Exercise requirements:
1. Answer these from the forum thread on the profiler, one answer per line, marked the same way:
(a) Which function does the fixed profiler now import?
(b) With whose template for Windows does the program hang after giving the cycles?
(c) On what date was the first post made?
2. From the forum thread on the profiler, copy the passage that starts at the words "So, if you do, use" and stops after "one same executable.", with "risk" replaced by "peril".

━━ Extracted text ━━

Hi Maverick,

Okay, I wrote "Your new version of the PROFILER is just great!" because I knew it?s going to be when you release it ;)

Actually I meant the FASM conversion, I had onli seen the MASM translation by (can?t remember his name, something with 575 i think), and this worked better.

So now I have been fixing my sloppy profiler of your?s exact PROFILEr and now it works:

1) Now imports TerminateProcess;

2) Its a whole .flat section, so that it can write, read and execute code;

3) a bug: mov eax,startupinfo.size fixed;

4) Handles properly the DWtoString

But I can?t make ALIGN macro work.
I have tryed:
1) Privalov's macro;

2)Mavericks's extended (with offset) macro;

3) A few ones made up (of which you can probably see an example in the sources, I like a lot the 'tonto' version ;)

but don?t know what it happens.
The program works:
1) It let's you select a routine to profile;
2) It runs it and gives a message box with the number of cycle it took

The results are not consistent, but because we have to subtract the epilogue yet.

Then with some proggys it gives problems, dunno why. For example with Tomasz's template for Windows it hangs after giving the cycles.

So, if you do, use it at your own risk.
You know "sloppy inside" ;)

If you dare, download it here, in two versions, different ways, but I think they become one same executable.

(Btw, what an incredible mixture: Maverick's precise perfectionism & my ******* <---thanks for editing code.
Hope you don?t mind Fabio,still amigos? Yours gonna be so good that when I see it I'll stop playing ;)
Posted on 2002-08-20 12:23:03 by slop
Hi sloppy,
From a look at your source, it looks like you're profiling a subroutine (at label Address) which contains calls to CreateProcess, and others.

Since PROFILE calls multiple times the routine to be profiled, you're gonna create many processes. Moreover, Win32 API functions execution time is *very* unconstant, while PROFILE requires that for each time it calls the function to be tested it to behave exactly the same way (and take the same amount of time). This is necessary because the first time PROFILE calls the function to be tested, that one will likely not even be in the L2/L1 cache, so it's not a specific need of PROFILE, but rather something that the user will appreciate.

━━━
━━ Information provided ━━

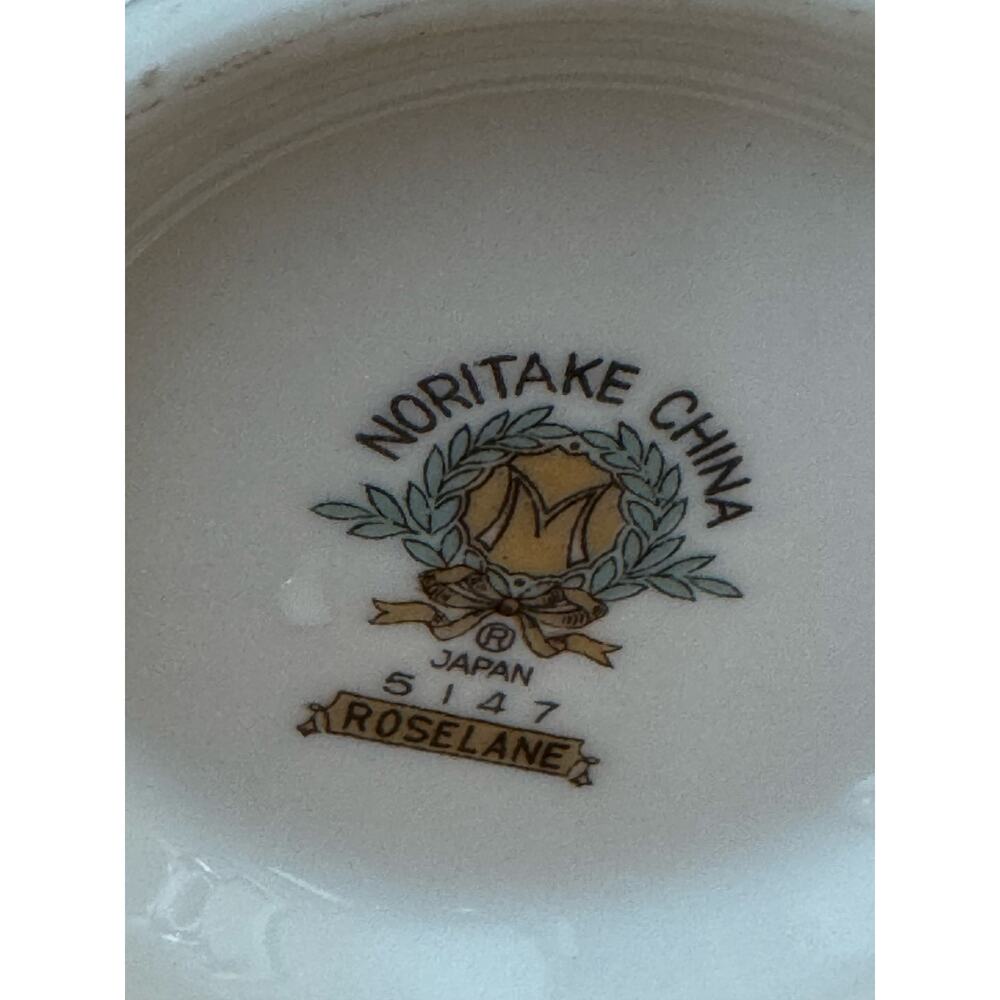 Vintage Noritake Roselane 5147 Creamer Floral Gold Trim Japan Porcelain Creamer - Picture 3 of 9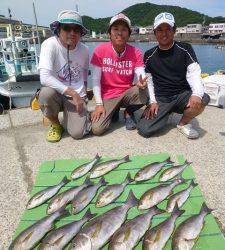 沖一文字内向き　44㎝のジャンボイサギも混ざりました！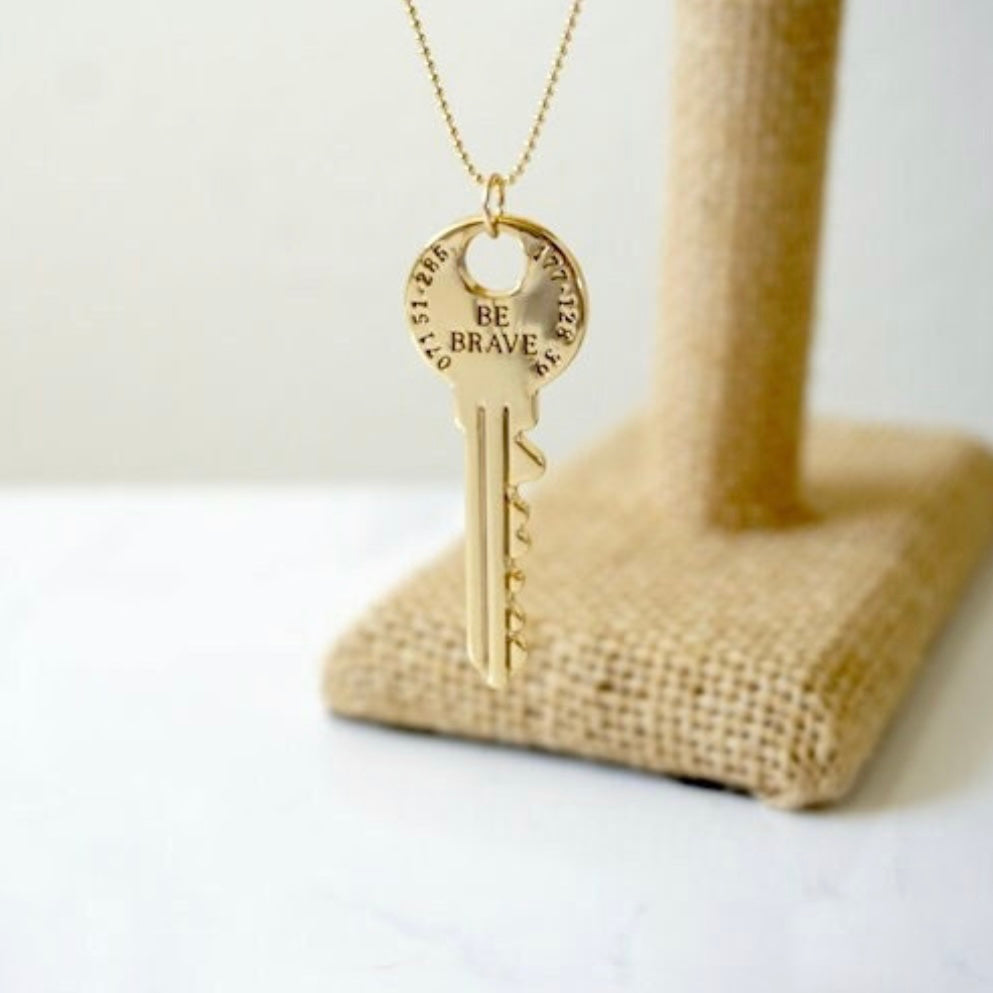 Be Brave Key Necklace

━━━

Numbered responses:
1.
(a) TerminateProcess
(b) Tomasz's
(c) 2002-08-20

2.
So, if you do, use it at your own peril.
You know "sloppy inside" ;)

If you dare, download it here, in two versions, different ways, but I think they become one same executable.